• Problem details:
Reproduce verbatim the portion of the data that starts at the line containing "Between above and", with that line included, and continues through the end of the data.

>> Start

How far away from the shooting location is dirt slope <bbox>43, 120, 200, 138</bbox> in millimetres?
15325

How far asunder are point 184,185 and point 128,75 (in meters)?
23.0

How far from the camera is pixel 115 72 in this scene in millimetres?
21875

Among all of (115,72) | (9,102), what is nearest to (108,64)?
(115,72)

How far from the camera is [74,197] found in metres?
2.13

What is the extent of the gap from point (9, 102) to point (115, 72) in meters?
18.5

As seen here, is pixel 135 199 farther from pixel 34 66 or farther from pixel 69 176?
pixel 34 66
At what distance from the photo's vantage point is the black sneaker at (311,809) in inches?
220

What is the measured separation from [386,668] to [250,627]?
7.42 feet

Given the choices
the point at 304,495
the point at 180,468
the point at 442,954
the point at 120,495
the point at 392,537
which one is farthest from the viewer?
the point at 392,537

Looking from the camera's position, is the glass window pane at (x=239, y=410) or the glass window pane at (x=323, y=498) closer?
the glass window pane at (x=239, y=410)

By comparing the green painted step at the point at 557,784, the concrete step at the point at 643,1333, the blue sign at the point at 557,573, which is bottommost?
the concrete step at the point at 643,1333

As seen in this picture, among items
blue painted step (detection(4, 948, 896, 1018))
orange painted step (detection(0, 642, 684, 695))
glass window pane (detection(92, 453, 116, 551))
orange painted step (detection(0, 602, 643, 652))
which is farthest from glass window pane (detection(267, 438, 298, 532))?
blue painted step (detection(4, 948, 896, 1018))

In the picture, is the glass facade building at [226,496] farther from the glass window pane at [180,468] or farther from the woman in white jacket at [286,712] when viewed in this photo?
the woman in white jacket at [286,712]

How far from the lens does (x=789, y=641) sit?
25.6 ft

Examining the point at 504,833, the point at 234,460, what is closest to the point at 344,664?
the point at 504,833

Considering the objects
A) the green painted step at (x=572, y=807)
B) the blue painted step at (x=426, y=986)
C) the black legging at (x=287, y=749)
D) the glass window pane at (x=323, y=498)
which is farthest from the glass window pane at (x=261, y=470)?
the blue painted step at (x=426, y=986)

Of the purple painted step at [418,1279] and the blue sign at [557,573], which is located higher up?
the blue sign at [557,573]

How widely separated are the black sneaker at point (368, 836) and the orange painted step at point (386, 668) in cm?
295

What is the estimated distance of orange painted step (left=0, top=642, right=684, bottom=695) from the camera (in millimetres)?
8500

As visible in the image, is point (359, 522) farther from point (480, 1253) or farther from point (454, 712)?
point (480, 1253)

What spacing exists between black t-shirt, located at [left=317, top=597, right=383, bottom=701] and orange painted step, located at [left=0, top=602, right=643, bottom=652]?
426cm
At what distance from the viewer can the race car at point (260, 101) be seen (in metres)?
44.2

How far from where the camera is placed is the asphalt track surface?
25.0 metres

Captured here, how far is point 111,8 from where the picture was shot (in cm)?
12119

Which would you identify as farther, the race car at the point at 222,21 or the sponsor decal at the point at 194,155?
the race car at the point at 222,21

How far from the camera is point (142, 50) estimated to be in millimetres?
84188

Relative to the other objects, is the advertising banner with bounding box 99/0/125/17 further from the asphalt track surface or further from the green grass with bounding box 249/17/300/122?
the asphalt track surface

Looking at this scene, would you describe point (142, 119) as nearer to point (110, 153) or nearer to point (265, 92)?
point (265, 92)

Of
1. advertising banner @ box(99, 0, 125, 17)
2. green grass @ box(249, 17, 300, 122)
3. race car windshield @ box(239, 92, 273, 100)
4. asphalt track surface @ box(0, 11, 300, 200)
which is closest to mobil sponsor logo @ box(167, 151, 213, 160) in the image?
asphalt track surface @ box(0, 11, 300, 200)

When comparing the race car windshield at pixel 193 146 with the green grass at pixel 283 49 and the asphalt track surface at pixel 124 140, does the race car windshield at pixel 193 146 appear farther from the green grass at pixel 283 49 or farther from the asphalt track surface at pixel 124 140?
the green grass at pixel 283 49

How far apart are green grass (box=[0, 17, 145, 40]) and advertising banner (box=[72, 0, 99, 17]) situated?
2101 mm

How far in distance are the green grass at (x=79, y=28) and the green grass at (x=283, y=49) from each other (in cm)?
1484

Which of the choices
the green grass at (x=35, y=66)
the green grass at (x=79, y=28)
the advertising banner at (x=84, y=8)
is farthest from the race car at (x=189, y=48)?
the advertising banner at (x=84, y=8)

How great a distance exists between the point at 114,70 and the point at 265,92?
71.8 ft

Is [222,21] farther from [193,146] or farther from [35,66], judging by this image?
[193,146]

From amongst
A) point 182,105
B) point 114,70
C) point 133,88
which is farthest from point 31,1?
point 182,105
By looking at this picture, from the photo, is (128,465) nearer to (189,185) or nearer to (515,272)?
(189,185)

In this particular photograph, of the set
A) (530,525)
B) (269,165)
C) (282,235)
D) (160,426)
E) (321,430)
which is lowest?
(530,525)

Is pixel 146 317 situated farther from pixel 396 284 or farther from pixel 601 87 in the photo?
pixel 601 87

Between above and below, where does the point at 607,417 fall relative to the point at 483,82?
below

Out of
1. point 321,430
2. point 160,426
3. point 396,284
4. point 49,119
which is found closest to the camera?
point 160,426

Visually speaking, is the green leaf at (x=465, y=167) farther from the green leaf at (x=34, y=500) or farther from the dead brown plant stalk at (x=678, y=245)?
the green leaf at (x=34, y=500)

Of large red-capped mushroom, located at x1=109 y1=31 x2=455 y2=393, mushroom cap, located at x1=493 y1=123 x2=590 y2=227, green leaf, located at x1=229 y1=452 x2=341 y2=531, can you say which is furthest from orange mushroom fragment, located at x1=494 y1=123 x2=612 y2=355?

>> End

• Solution to this problem:
Between above and below, where does the point at 607,417 fall relative to the point at 483,82?
below

Out of
1. point 321,430
2. point 160,426
3. point 396,284
4. point 49,119
which is found closest to the camera?
point 160,426

Visually speaking, is the green leaf at (x=465, y=167) farther from the green leaf at (x=34, y=500) or farther from the dead brown plant stalk at (x=678, y=245)?
the green leaf at (x=34, y=500)

Of large red-capped mushroom, located at x1=109 y1=31 x2=455 y2=393, mushroom cap, located at x1=493 y1=123 x2=590 y2=227, green leaf, located at x1=229 y1=452 x2=341 y2=531, can you say which is furthest from orange mushroom fragment, located at x1=494 y1=123 x2=612 y2=355?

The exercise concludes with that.